Réunion du 14 avril 2011 à 15h00
Interdiction de l'utilisation des phtalates des parabènes et des alkylphénols — Discussion générale

Photo issue du site de l'Assemblée nationale ou de WikipediaColette Langlade :

Votre proposition de loi, visant à interdire les phtalates, parabènes et autres alkylphénols, a le mérite de relancer le débat sur les perturbateurs endocriniens.

Certains sont cancérogènes, mutagènes ou toxiques pour la reproduction. Ils affectent, à l'instar du bisphénol A, le système immunitaire ou provoquent des maladies cardiaques.

Les emballages sont très présents dans la vie du consommateur. Parmi eux, les emballages en matière plastique sont en constante évolution.

La généralisation de l'usage de ces substances, qui entrent dans la composition des emballages et contenants alimentaires, des dispositifs médicaux, des produits de beauté, des jouets, des vêtements, des produits de nettoyage, et j'en passe, s'explique par la facilité avec laquelle on peut les mettre en oeuvre, grâce à des technologies variées, par leur aptitude à se prêter à des usages différents et aux performances élevées qu'elles confèrent aux produits, mais elles méritent d'être réexaminées et remises en question à la lumière des obligations de sécurité des produits telles que définies par les législations nationales et européennes.

────────────────────────────────────────

§ Tâche à réaliser: Recopiez à l'identique le passage du texte sur les perturbateurs endocriniens allant de « Photo issue du » jusqu'à « les perturbateurs endocriniens. ». Les enregistrements sont un matériau distinct du texte.

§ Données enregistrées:
────────────────────────────────────────

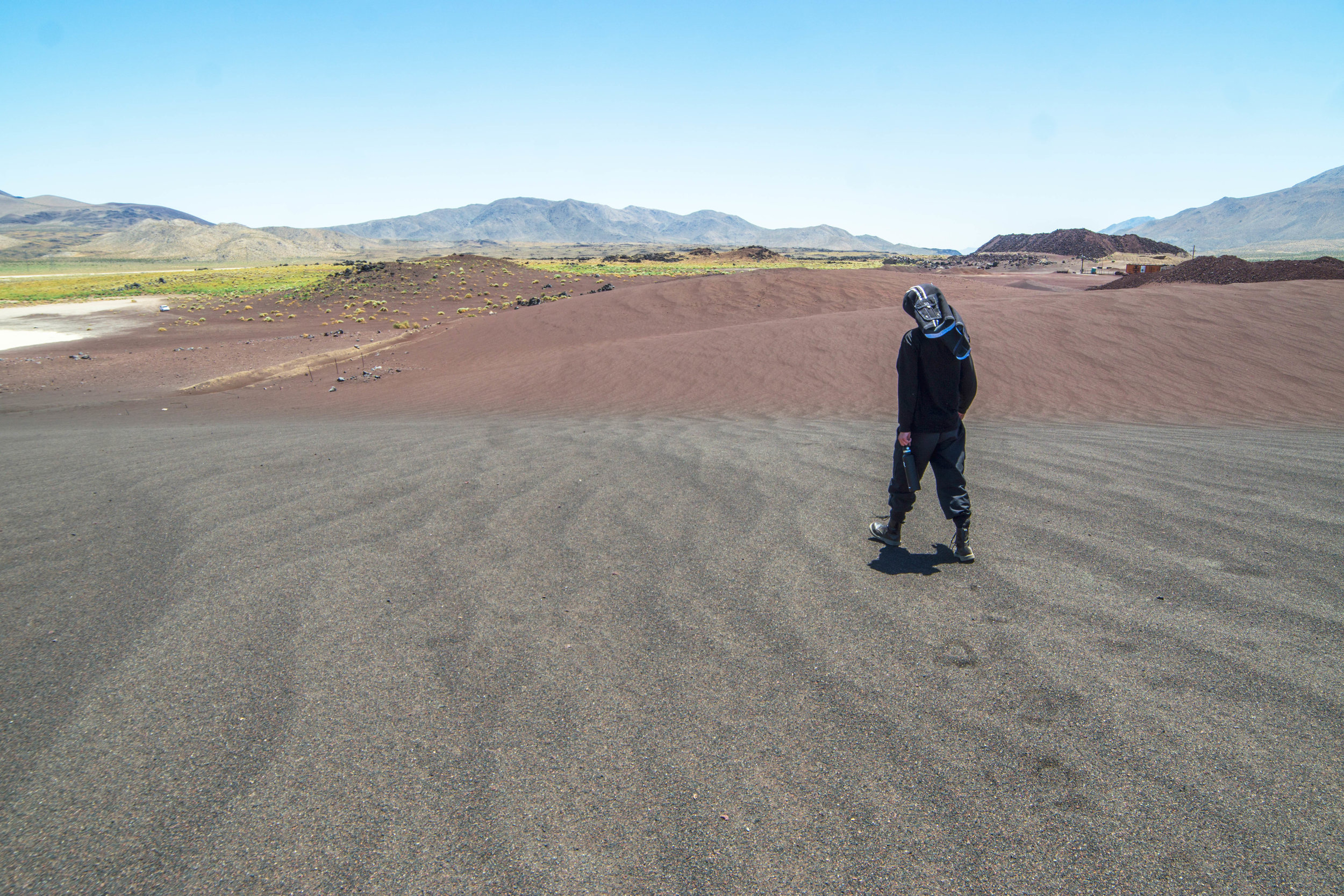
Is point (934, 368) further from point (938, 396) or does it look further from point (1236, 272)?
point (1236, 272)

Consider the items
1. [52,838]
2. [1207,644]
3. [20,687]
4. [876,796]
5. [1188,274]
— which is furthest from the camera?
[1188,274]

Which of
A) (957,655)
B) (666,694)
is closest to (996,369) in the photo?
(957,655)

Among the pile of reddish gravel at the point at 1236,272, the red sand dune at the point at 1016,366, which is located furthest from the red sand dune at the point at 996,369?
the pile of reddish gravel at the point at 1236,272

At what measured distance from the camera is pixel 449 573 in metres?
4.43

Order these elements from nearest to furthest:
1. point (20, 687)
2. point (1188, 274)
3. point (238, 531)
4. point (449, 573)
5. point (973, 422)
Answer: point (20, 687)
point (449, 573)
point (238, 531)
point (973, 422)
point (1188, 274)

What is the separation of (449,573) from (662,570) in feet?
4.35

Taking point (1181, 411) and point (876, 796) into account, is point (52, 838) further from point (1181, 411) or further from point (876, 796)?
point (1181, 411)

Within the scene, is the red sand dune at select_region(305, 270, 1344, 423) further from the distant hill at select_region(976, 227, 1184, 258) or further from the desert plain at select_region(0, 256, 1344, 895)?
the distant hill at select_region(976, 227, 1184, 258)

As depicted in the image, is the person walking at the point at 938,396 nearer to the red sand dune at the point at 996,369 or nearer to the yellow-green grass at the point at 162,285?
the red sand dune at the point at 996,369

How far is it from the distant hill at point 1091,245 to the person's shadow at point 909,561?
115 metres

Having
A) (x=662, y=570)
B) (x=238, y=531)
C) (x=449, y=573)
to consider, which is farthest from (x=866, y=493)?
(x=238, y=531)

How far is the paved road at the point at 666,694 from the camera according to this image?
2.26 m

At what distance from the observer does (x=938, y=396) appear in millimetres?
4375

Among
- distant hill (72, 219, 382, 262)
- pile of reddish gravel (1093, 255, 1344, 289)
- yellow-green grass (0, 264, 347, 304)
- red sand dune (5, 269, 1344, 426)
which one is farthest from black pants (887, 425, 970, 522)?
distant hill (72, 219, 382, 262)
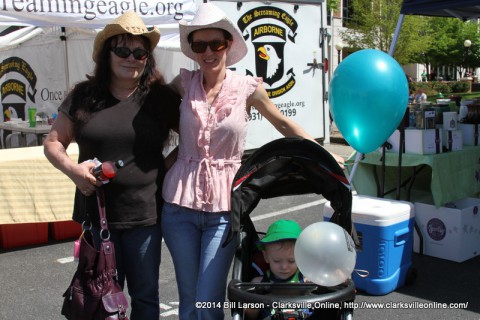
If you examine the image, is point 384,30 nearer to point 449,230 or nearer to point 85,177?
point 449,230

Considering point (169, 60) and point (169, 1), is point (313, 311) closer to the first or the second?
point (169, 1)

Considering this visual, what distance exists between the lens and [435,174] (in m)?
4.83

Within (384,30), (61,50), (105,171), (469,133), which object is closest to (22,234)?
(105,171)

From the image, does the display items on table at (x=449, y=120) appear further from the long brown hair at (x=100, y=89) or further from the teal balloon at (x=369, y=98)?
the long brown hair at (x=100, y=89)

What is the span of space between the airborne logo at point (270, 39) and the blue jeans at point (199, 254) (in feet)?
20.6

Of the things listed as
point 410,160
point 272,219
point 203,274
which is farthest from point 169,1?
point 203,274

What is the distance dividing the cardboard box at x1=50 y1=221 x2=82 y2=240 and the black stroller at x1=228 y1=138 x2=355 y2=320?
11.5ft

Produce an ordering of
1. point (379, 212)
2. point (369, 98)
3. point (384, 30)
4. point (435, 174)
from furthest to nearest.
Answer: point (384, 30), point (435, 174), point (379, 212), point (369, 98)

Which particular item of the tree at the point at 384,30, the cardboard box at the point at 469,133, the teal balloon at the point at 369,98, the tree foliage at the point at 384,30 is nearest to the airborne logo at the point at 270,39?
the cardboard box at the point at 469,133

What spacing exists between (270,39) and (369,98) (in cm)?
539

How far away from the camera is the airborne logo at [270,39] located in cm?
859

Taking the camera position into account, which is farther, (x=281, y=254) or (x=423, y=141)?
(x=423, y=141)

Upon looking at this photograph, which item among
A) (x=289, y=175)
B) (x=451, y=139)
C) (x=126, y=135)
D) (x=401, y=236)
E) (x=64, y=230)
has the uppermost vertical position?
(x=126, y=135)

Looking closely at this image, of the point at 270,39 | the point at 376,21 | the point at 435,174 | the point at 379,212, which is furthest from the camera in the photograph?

────────────────────────────────────────

§ Réponse attendue:
Photo issue du site de l'Assemblée nationale ou de WikipediaColette Langlade :

Votre proposition de loi, visant à interdire les phtalates, parabènes et autres alkylphénols, a le mérite de relancer le débat sur les perturbateurs endocriniens.